A constructive force creates or builds something on the earth. For instance, volcanoes are built up by constructive tectonic plate movement. Destructive forces like tornadoes and tsunamis tear down or wear away parts of the earth.
Tornadoes, hurricanes, volcanoes, tsunamis, and earthquakes are all examples of destructive forces. The Grand Canyon is a result of destructive force. It was carved by water, which is one of the three agents of erosion. Erosion is a natural destructive process in which rock, soil or sediment is displaced or worn away. The other two agents of erosion are wind and ice. Ice erodes in the form of glaciers, forming valleys, and moraines. The third agent of erosion, wind, carries grains of sand that wear away at rocks.

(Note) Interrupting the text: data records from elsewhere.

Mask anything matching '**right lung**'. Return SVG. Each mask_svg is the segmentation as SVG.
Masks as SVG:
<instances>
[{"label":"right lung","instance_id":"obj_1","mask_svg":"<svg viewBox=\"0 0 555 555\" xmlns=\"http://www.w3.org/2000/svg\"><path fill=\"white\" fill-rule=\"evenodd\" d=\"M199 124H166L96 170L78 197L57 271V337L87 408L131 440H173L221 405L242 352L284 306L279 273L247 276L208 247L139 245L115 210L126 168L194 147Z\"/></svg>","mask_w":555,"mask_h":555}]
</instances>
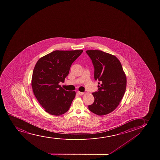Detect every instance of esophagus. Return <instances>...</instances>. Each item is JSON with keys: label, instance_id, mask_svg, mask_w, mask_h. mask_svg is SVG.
Instances as JSON below:
<instances>
[{"label": "esophagus", "instance_id": "34e87169", "mask_svg": "<svg viewBox=\"0 0 160 160\" xmlns=\"http://www.w3.org/2000/svg\"><path fill=\"white\" fill-rule=\"evenodd\" d=\"M77 93H78V94H79V95H80V96H82V95L84 94V93L82 92H80V91H78Z\"/></svg>", "mask_w": 160, "mask_h": 160}]
</instances>
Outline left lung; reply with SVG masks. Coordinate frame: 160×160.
Wrapping results in <instances>:
<instances>
[{
  "mask_svg": "<svg viewBox=\"0 0 160 160\" xmlns=\"http://www.w3.org/2000/svg\"><path fill=\"white\" fill-rule=\"evenodd\" d=\"M94 67L98 90L92 93L94 101L88 108L98 116L110 113L117 108L125 92L126 77L119 60L101 50L86 51Z\"/></svg>",
  "mask_w": 160,
  "mask_h": 160,
  "instance_id": "1",
  "label": "left lung"
}]
</instances>
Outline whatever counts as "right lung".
<instances>
[{"instance_id": "1", "label": "right lung", "mask_w": 160, "mask_h": 160, "mask_svg": "<svg viewBox=\"0 0 160 160\" xmlns=\"http://www.w3.org/2000/svg\"><path fill=\"white\" fill-rule=\"evenodd\" d=\"M83 50H55L40 58L35 66L32 78L33 93L44 110L54 116L67 112L75 97L59 85L63 83L71 64Z\"/></svg>"}]
</instances>
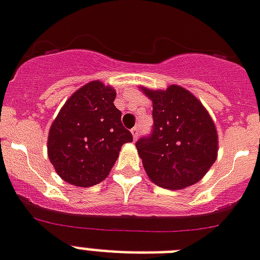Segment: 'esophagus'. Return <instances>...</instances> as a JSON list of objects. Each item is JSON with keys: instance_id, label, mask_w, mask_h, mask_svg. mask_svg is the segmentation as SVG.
I'll list each match as a JSON object with an SVG mask.
<instances>
[{"instance_id": "obj_1", "label": "esophagus", "mask_w": 260, "mask_h": 260, "mask_svg": "<svg viewBox=\"0 0 260 260\" xmlns=\"http://www.w3.org/2000/svg\"><path fill=\"white\" fill-rule=\"evenodd\" d=\"M139 131H140V126H139V125L134 126V128L131 129V132H132V136H134L135 140H136L137 137H139Z\"/></svg>"}]
</instances>
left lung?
<instances>
[{
	"label": "left lung",
	"mask_w": 260,
	"mask_h": 260,
	"mask_svg": "<svg viewBox=\"0 0 260 260\" xmlns=\"http://www.w3.org/2000/svg\"><path fill=\"white\" fill-rule=\"evenodd\" d=\"M152 100L153 129L136 148L152 182L177 190L197 184L217 160L218 135L202 103L184 87L144 88Z\"/></svg>",
	"instance_id": "8db88e82"
}]
</instances>
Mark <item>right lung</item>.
<instances>
[{
  "instance_id": "add662e5",
  "label": "right lung",
  "mask_w": 260,
  "mask_h": 260,
  "mask_svg": "<svg viewBox=\"0 0 260 260\" xmlns=\"http://www.w3.org/2000/svg\"><path fill=\"white\" fill-rule=\"evenodd\" d=\"M116 91L93 80L71 95L50 126L47 154L59 177L88 187L107 178L132 135L121 124Z\"/></svg>"
}]
</instances>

Destructive forces can also be constructive. For example, as wind carries sand away from one region, it moves it to another and constructs sand dunes. Likewise, water forms deltas by depositing sediment at the mouth of a body of water.
The movement of tectonic plates can be constructive, forming volcanoes as plates converge or diverge. Iceland was formed, for example, by moving plates. Volcanoes are a destructive force because their eruptions destroy trees and other landmarks, but the magma they produce can be constructive as it dries on land to form mountains. Tectonic plate movement can cause earthquakes, which is another example of a destructive force that breaks apart land. Often, earthquakes and volcanic eruptions occur simultaneously as the result of plate tectonics.